This article originally appeared in the Fall 2011 edition of Bridges Magazine. The magazine is a publication of the TRU Alumni & Friends Association.
By Bart Cummins
There’s a quiet buzzing atop the roof of the Food Training Building and it has nothing to do with electricity or the solar panels located nearby.
Rather, it’s a honey of a project created last spring by Culinary Arts instructor Ron Rosentreter. What started out as an interesting experiment with two hives and a few thousand bees has turned into a world of spin-off possibilities that could eventually touch every faculty and school on campus.
Plans are to incorporate honey into menu items at Accolades, TRU’s fine-dining restaurant staffed by students in the Culinary Arts and Tourism Management programs. As well, VIPs could soon be receiving small jars of the stuff as a memento of their visit to campus.
Rosentreter envisions public sales, with the money coming back to Culinary Arts. There could even be workshops, seminars, and a clothing line.
For students and faculty, the hives serve as another on-campus source for teaching and learning where they can incorporate any aspect of the production process into their coursework, whether in Arts, Business, Science, or Trades. Rosentreter’s hobby offers an abundance of learning opportunities that includes hands-on, theoretical, and research.
So what got Rosentreter on this path in the first place?
“I’ve always been interested in bugs and even as a kid I kept a few black widows in the house,” says Rosentreter, who on this blue-sky day is dressed from head to toe in a white beekeeper’s suit. “Recently, a friend of mine got into bees.

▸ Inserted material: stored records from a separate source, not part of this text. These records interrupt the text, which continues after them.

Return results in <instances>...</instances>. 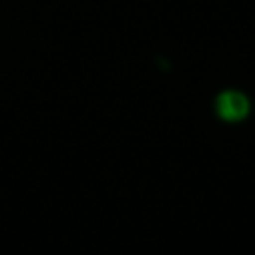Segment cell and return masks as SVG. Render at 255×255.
<instances>
[{
  "label": "cell",
  "mask_w": 255,
  "mask_h": 255,
  "mask_svg": "<svg viewBox=\"0 0 255 255\" xmlns=\"http://www.w3.org/2000/svg\"><path fill=\"white\" fill-rule=\"evenodd\" d=\"M215 111L221 120L227 123H239L248 117L251 103L244 93L238 90H227L217 97Z\"/></svg>",
  "instance_id": "1"
}]
</instances>
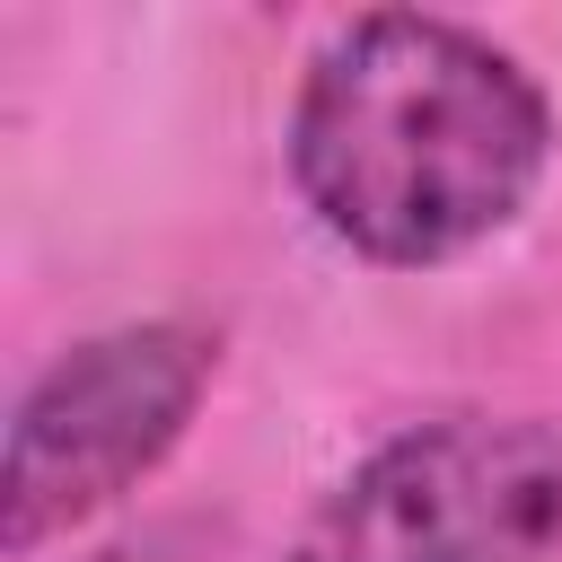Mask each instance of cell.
Returning a JSON list of instances; mask_svg holds the SVG:
<instances>
[{
    "label": "cell",
    "mask_w": 562,
    "mask_h": 562,
    "mask_svg": "<svg viewBox=\"0 0 562 562\" xmlns=\"http://www.w3.org/2000/svg\"><path fill=\"white\" fill-rule=\"evenodd\" d=\"M553 158L544 88L474 26L369 9L307 53L290 184L334 246L430 272L501 237Z\"/></svg>",
    "instance_id": "obj_1"
},
{
    "label": "cell",
    "mask_w": 562,
    "mask_h": 562,
    "mask_svg": "<svg viewBox=\"0 0 562 562\" xmlns=\"http://www.w3.org/2000/svg\"><path fill=\"white\" fill-rule=\"evenodd\" d=\"M562 544V422L439 413L378 439L299 527L290 562H544Z\"/></svg>",
    "instance_id": "obj_2"
},
{
    "label": "cell",
    "mask_w": 562,
    "mask_h": 562,
    "mask_svg": "<svg viewBox=\"0 0 562 562\" xmlns=\"http://www.w3.org/2000/svg\"><path fill=\"white\" fill-rule=\"evenodd\" d=\"M211 369H220V342L176 316L70 342L18 395L9 465H0V544L35 553L88 527L97 509H114L132 483H149L193 430Z\"/></svg>",
    "instance_id": "obj_3"
},
{
    "label": "cell",
    "mask_w": 562,
    "mask_h": 562,
    "mask_svg": "<svg viewBox=\"0 0 562 562\" xmlns=\"http://www.w3.org/2000/svg\"><path fill=\"white\" fill-rule=\"evenodd\" d=\"M97 562H176V553H158V544H114V553H97Z\"/></svg>",
    "instance_id": "obj_4"
}]
</instances>
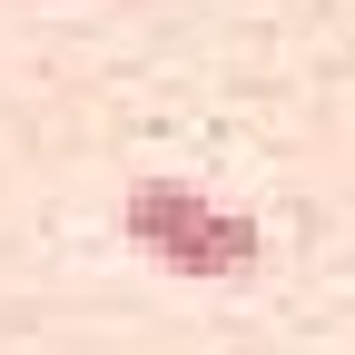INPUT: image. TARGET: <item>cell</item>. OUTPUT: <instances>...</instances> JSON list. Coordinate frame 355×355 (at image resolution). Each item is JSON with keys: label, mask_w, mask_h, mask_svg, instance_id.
<instances>
[{"label": "cell", "mask_w": 355, "mask_h": 355, "mask_svg": "<svg viewBox=\"0 0 355 355\" xmlns=\"http://www.w3.org/2000/svg\"><path fill=\"white\" fill-rule=\"evenodd\" d=\"M119 227H128V247H139L148 266H168V277H247V266L266 257V227L247 207H227V198H207V188H188V178H139V188L119 198Z\"/></svg>", "instance_id": "obj_1"}]
</instances>
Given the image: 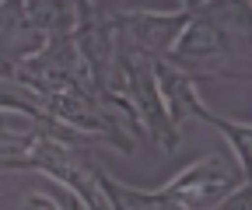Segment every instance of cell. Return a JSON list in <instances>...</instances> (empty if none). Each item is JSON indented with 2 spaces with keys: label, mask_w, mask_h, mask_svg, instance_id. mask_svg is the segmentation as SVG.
<instances>
[{
  "label": "cell",
  "mask_w": 252,
  "mask_h": 210,
  "mask_svg": "<svg viewBox=\"0 0 252 210\" xmlns=\"http://www.w3.org/2000/svg\"><path fill=\"white\" fill-rule=\"evenodd\" d=\"M189 25L165 56L172 67L203 77H238V21L249 25V4H186Z\"/></svg>",
  "instance_id": "cell-1"
},
{
  "label": "cell",
  "mask_w": 252,
  "mask_h": 210,
  "mask_svg": "<svg viewBox=\"0 0 252 210\" xmlns=\"http://www.w3.org/2000/svg\"><path fill=\"white\" fill-rule=\"evenodd\" d=\"M242 182L249 179L238 172V165L224 161L220 154H207L175 172L161 189H154V196L175 210H217Z\"/></svg>",
  "instance_id": "cell-2"
},
{
  "label": "cell",
  "mask_w": 252,
  "mask_h": 210,
  "mask_svg": "<svg viewBox=\"0 0 252 210\" xmlns=\"http://www.w3.org/2000/svg\"><path fill=\"white\" fill-rule=\"evenodd\" d=\"M116 63L123 70L126 98H130L133 109H137V119H140V126H144V137H151L165 154H175L179 147H182V130L172 126V119L165 116L161 95H158V81H154V60L133 53L123 39H116Z\"/></svg>",
  "instance_id": "cell-3"
},
{
  "label": "cell",
  "mask_w": 252,
  "mask_h": 210,
  "mask_svg": "<svg viewBox=\"0 0 252 210\" xmlns=\"http://www.w3.org/2000/svg\"><path fill=\"white\" fill-rule=\"evenodd\" d=\"M116 39H123L133 53L165 60L182 35V28L189 25V7L182 11H126V14H109Z\"/></svg>",
  "instance_id": "cell-4"
},
{
  "label": "cell",
  "mask_w": 252,
  "mask_h": 210,
  "mask_svg": "<svg viewBox=\"0 0 252 210\" xmlns=\"http://www.w3.org/2000/svg\"><path fill=\"white\" fill-rule=\"evenodd\" d=\"M154 81H158V95H161L165 116L172 119V126H182V119H189L193 98H200V91H196L200 77L172 67L168 60H154Z\"/></svg>",
  "instance_id": "cell-5"
},
{
  "label": "cell",
  "mask_w": 252,
  "mask_h": 210,
  "mask_svg": "<svg viewBox=\"0 0 252 210\" xmlns=\"http://www.w3.org/2000/svg\"><path fill=\"white\" fill-rule=\"evenodd\" d=\"M189 119H203L207 126H214L220 137L228 140V147L235 151L238 172L249 175V151H252V126H249V123H238V119H224V116L210 112L200 98H193V105H189Z\"/></svg>",
  "instance_id": "cell-6"
},
{
  "label": "cell",
  "mask_w": 252,
  "mask_h": 210,
  "mask_svg": "<svg viewBox=\"0 0 252 210\" xmlns=\"http://www.w3.org/2000/svg\"><path fill=\"white\" fill-rule=\"evenodd\" d=\"M14 210H67V207H63L56 196L42 193V189H28V193H21V200H18Z\"/></svg>",
  "instance_id": "cell-7"
},
{
  "label": "cell",
  "mask_w": 252,
  "mask_h": 210,
  "mask_svg": "<svg viewBox=\"0 0 252 210\" xmlns=\"http://www.w3.org/2000/svg\"><path fill=\"white\" fill-rule=\"evenodd\" d=\"M67 210H88V207H84V203H81V200L70 193V203H67Z\"/></svg>",
  "instance_id": "cell-8"
},
{
  "label": "cell",
  "mask_w": 252,
  "mask_h": 210,
  "mask_svg": "<svg viewBox=\"0 0 252 210\" xmlns=\"http://www.w3.org/2000/svg\"><path fill=\"white\" fill-rule=\"evenodd\" d=\"M0 210H4V203H0Z\"/></svg>",
  "instance_id": "cell-9"
}]
</instances>
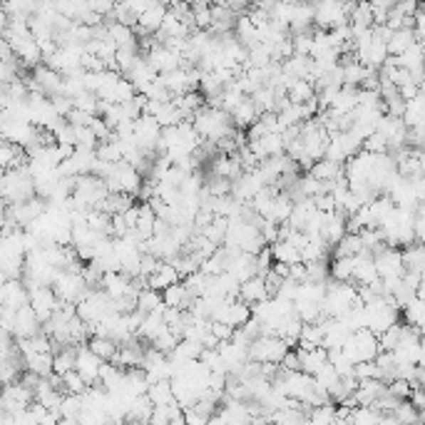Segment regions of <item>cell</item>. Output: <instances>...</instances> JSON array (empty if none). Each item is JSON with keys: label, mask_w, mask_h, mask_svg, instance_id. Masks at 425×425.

I started watching them and got interested in what they were doing.
When you start showing an interest in something, you get a little curious and then it grabs hold of you.”
That got him thinking TRU would be a good location for an apiary, and the more he thought about it, the more it made sense. Not only does the roof offer plenty of space and protection, the bees have plenty of food opportunities on campus thanks to the abundant and diverse plant life.
So, armed with suggestions from local apiaries, enthusiasts, the Internet, and wherever else he could glean information, Rosentreter set out on the adventure.
Wisely, he started small so he could learn and adapt as he went along. In late August, he squeezed 50 pounds from the honeycombs while leaving enough honey for the bees to feed on during the cold winter months.If there’s one thing that stands out as most important about this initiative, Rosentreter says, it’s knowing the university is playing a role in aiding a struggling bee population, which has been hit hard in recent years from the effects of climate change, pests, and disease.
“The bee population isn’t doing very well and the future of it may be backyard beekeepers that keep it going. I’m happy to be playing a role in their survival.”